A Quick Recap of the Perceptron Learning Algorithm
The perceptron is a linear classifier. The way you learn the weights of the perceptron is by iterating through the training data. You look up one training data item at a time and perform an update, if necessary. You then look at the next data item, again performing an update if necessary. You keep going until you've cycled through the entire data set once, without making any updates.
A Numeric Example
As long as the data are linearly separable, the perceptron learning rule will find the separating boundary. The proof of the algorithm's convergence (along with a nice 2 dimensional illustrative example of the algorithm in acton) can be found in chapter 4 of the neural network design book.
Let's look at a concrete 3-class classification problem. Each of the three classes has its own weight vector. (Recall that for the binary classification problem we only had one weight vector.) Let's say that at some stage during the run of the algorithm, the weights are as follows: $$w_1 = [1, 2, -2]^T, w_2 = [3, -2, -1]^T, w_3= [-1, 2, 4]^T $$
The next training data point to consider is the following feature vector with label 2: $$f(x) = [1, -0.5, 3]^T, y^* = 2$$
To do the perceptron update, we first classify the data point based on the weights that we currently have. We compute the three inner products: $$ w_{1}^T \cdot f(x) = 1 \cdot 1 + 2 \cdot (-0.5) + (-2) \cdot 3 = -6 $$
Similarly, $$ w_2^T \cdot f(x) = 1 $$ $$ w_3^T \cdot f(x) = 10 $$
Of these three numbers, 10 is the largest. This means that based on the current weight vector, the prediction of our perceptron classifier, for this particular feature vector $f(x)$ is $y = 3$.

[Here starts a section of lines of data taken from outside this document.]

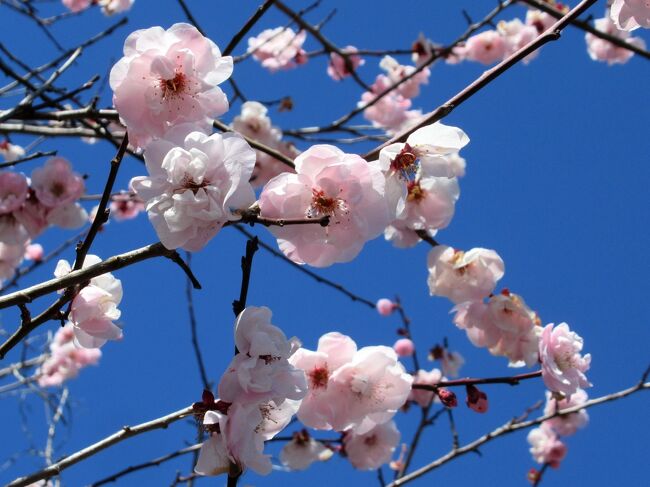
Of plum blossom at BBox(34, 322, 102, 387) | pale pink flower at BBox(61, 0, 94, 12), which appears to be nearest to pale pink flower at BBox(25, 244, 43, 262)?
plum blossom at BBox(34, 322, 102, 387)

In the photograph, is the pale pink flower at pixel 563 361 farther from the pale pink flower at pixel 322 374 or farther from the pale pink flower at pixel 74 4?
the pale pink flower at pixel 74 4

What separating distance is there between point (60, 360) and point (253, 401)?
5.63 meters

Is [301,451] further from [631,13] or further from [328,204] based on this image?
[631,13]

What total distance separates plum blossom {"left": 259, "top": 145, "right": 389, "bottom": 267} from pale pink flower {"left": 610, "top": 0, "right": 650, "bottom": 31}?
91 cm

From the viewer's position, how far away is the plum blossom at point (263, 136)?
3920mm

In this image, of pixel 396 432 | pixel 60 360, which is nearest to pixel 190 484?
pixel 396 432

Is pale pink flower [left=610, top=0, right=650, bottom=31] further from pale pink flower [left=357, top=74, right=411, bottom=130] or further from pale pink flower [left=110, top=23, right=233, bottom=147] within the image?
pale pink flower [left=357, top=74, right=411, bottom=130]

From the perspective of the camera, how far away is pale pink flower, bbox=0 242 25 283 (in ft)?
9.96

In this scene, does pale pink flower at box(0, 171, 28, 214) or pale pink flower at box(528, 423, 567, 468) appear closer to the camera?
pale pink flower at box(0, 171, 28, 214)

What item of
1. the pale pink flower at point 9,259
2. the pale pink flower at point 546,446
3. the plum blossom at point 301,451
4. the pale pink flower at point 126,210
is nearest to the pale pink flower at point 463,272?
the plum blossom at point 301,451

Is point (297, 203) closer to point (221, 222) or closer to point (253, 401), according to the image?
point (221, 222)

So the true label is $y^* = 2$ and our current weights predict the label of $y = 3$.
Therefore, we need to do an update. We need to change the weight vectors $w_2$ and $w_3$ and nudge them in the correct direction, so to speak. As things stand at the moment, $w_3$ `favors' $f(x)$ more than $w_2$ favors it. We want the opposite: we want the inner product $ w_2^T \cdot f(x) $ to be higher than ${w_3}^T \cdot f(x) $.

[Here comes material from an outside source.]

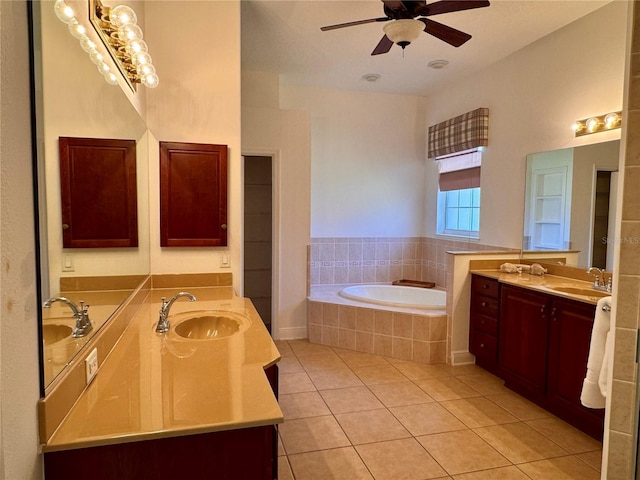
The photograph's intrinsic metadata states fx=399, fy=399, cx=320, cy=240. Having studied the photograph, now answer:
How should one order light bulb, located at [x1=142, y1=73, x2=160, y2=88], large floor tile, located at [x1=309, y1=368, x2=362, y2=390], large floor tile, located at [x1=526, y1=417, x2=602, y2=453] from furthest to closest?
large floor tile, located at [x1=309, y1=368, x2=362, y2=390], large floor tile, located at [x1=526, y1=417, x2=602, y2=453], light bulb, located at [x1=142, y1=73, x2=160, y2=88]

To achieve this, we update $\bf{w_2}$ as follows: $$ \bf{w_2} \Leftarrow \bf{w_2} + \bf{f(x)} $$
This gives us the new $\bf{w_2}$: $$[3, -2, -1]^T + [1, -0.5, 3]^T = [4, -2.5, 2]^T $$
The update for $w_3$ goes in the opposite direction. $w_3$ is the weight vector winning the current prediction and we don't want it to have that high inner product with $f(x)$. So we update it as follows: $$ \bf{w_3} \Leftarrow \bf{w_3} - \bf{f(x)} $$
The new $w_3$ is now $$[-1, 2, 4]^T - [1, -0.5, 3]^T = [-2, 2.5, 1]^T $$
This completes the update. If you recompute the inner products with the new weight vectors, you get: $$ w_2^T \cdot f(x) = 11.25 $$ $$ w_3^T \cdot f(x) = -2.5 $$
Thus, $w_2^T \cdot f(x)$ being higher after the update, we see that the new label for the feature vector $f(x)$ is $y = 2$.